When Nancy Oakes learned of her father’s death and husband’s arrest, she refused to believe de Marigny was guilty.  She hired a leading British barrister and an American investigator.  Together, they soon found serious flaws in the prosecution’s case.  The two Miami detectives had thoroughly botched their investigation.  Not only had they forgotten to bring their own latent-fingerprint camera to Nassau, they left large numbers of crime scene fingerprints unprocessed, allowed visitors into the crime scene, and then scrubbed Oakes’s bedroom clean.  

In fact, at de Marigny’s trial, the defence proved that evidence had been fabricated.  A fingerprint of de Marigny’s, found on a Chinese lacquered screen in Oakes’s bedroom, had been lifted from a water glass that de Marigny had used during his questioning.  The two Miami policemen were sent packing and de Marigny was acquitted.

During the trial, the Duke of Windsor had arranged to be away from the Bahamas, to avoid being called as a witness.  After the trial, despite many requests, he refused to allow the case to be reopened.  Significantly, he had de Marigny deported from the colony immediately after the acquittal. 

De Marigny and Nancy went to Cuba and stayed with their old friend Ernest Hemingway.

De Marigny and Nancy divorced in 1949; de Marigny was deported from Cuba, and also later from Canada, due to his “unsavoury character”.

Nancy married a German baron whose estates in Estonia had been confiscated by the Soviets.  She later lived in Hollywood where she had a long affair with British actor Richard Greene, famous for starring in the TV series Robin Hood, until his death in 1985.

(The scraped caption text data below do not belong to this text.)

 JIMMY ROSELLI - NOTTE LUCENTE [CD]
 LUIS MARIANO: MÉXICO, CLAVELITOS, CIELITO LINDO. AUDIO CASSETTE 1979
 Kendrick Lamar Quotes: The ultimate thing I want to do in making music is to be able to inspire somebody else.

Nancy Oakes died in 2005, but books, movies, documentaries and even a West End play have kept her father’s murder continually in the public eye.

Nancy Oakes’s lover, Richard Greene

In 1972, Marshall Houts, an American lawyer and FBI agent, published his book Who killed Sir Harry Oakes?  Houts argued that American gangster boss Meyer Lansky was behind the tycoon’s murder.  Lansky, along with other mafioso, already had thriving casinos in Cuba. 

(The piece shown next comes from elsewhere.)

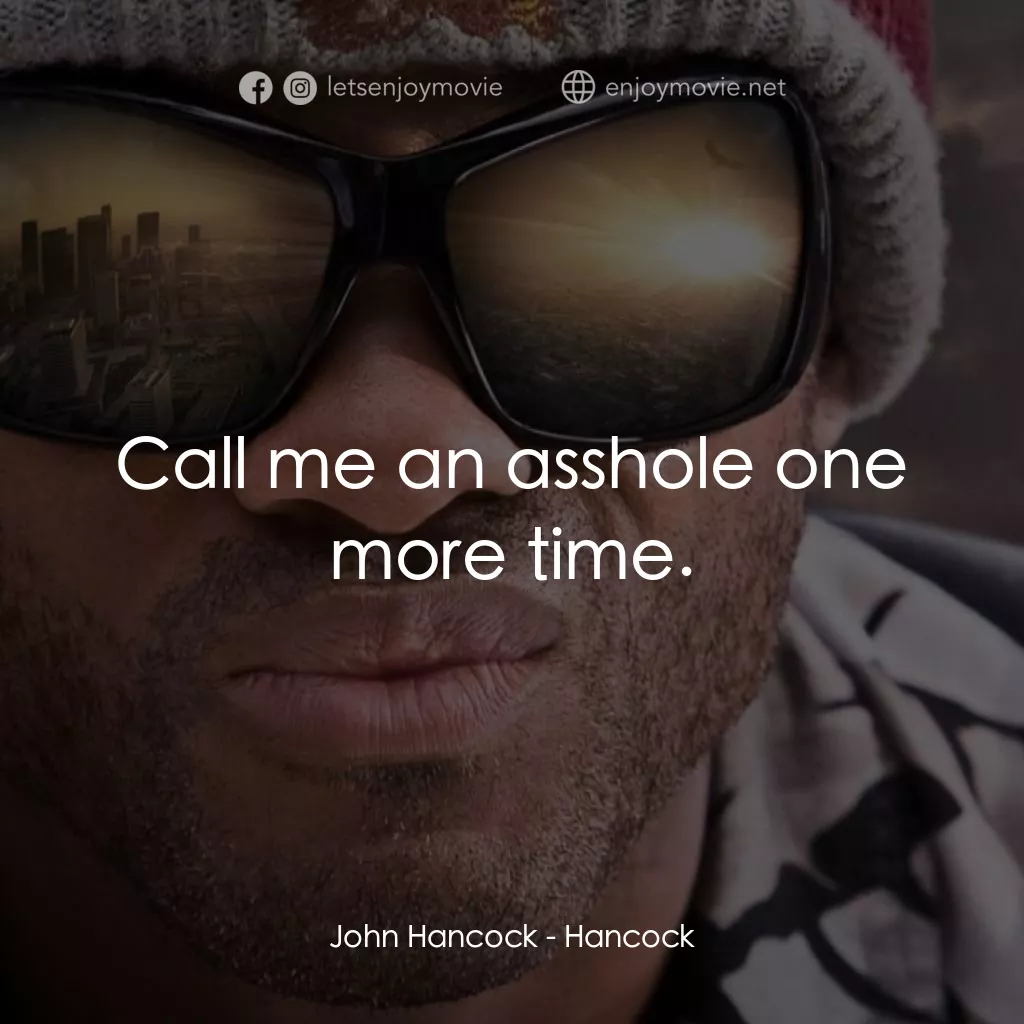 街頭超人電影對白：John Hancock: Call me an asshole one more time.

According to Houts, Lansky had met with the Duke of Windsor in Miami and obtained his permission to develop casino gambling in the Bahamas.  Property developer Harold Christie, Oakes’s friend, was also keen to support Lansky’s plans.  However, Sir Harry Oakes opposed the idea and his influence posed a serious threat.  Lansky was enraged.  He sent henchmen to meet Oakes on the night of his murder.  The rendezvous took place on a fast powerboat that had travelled from Miami.  In the ensuring “negotiations”, Oakes was killed.  His body was then moved back to his house and a crime scene fabricated.

American mafia boss Meyer Lansky

To this day, the Oakes murder case remains unsolved.  Conspiracy theories aside, the investigation was certainly flawed, corrupt and totally unprofessional.  Whether the blame for this can be attached solely to the Duke of Windsor is moot.  He was definitely “implicated in the attempt to pervert the course of justice and frame an innocent man”. 

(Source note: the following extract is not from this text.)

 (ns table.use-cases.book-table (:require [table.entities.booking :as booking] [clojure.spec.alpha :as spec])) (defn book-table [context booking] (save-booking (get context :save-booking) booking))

Allegedly, the Duke was keen to conceal his financial dealings with Axis allies, and feared a deeper, broad-ranging investigation.  One theory points to the possibility that both the Duke and Sir Harry Oakes were laundering money.  Another theory suggests that the Duke was involved with Swedish millionaire industrialist Axel Wennergren, rumoured to have close ties with the Nazis.  Had Oakes discovered that the Duke and Wennergren were Nazi spies thereby sealing his own fate?

And what of Oakes’s friend Harold Christie: he claimed not to have heard any suspicious noises from Oakes’s bedroom, just down the hall.  Was this because he was helping to transfer his friend’s body from the real murder scene aboard the powerboat and back to his mansion?  A local police officer testified he had seen Christie in town travelling in a station wagon from the docks.  And a nightwatchman claimed to have seen two men come off an unfamiliar boat in the harbour on the night of the murder; he mysteriously drowned before he could give 0evidence in court.

Small wonder the Oakes case ranks among the world’s most sensational unsolved crimes of the twentieth century.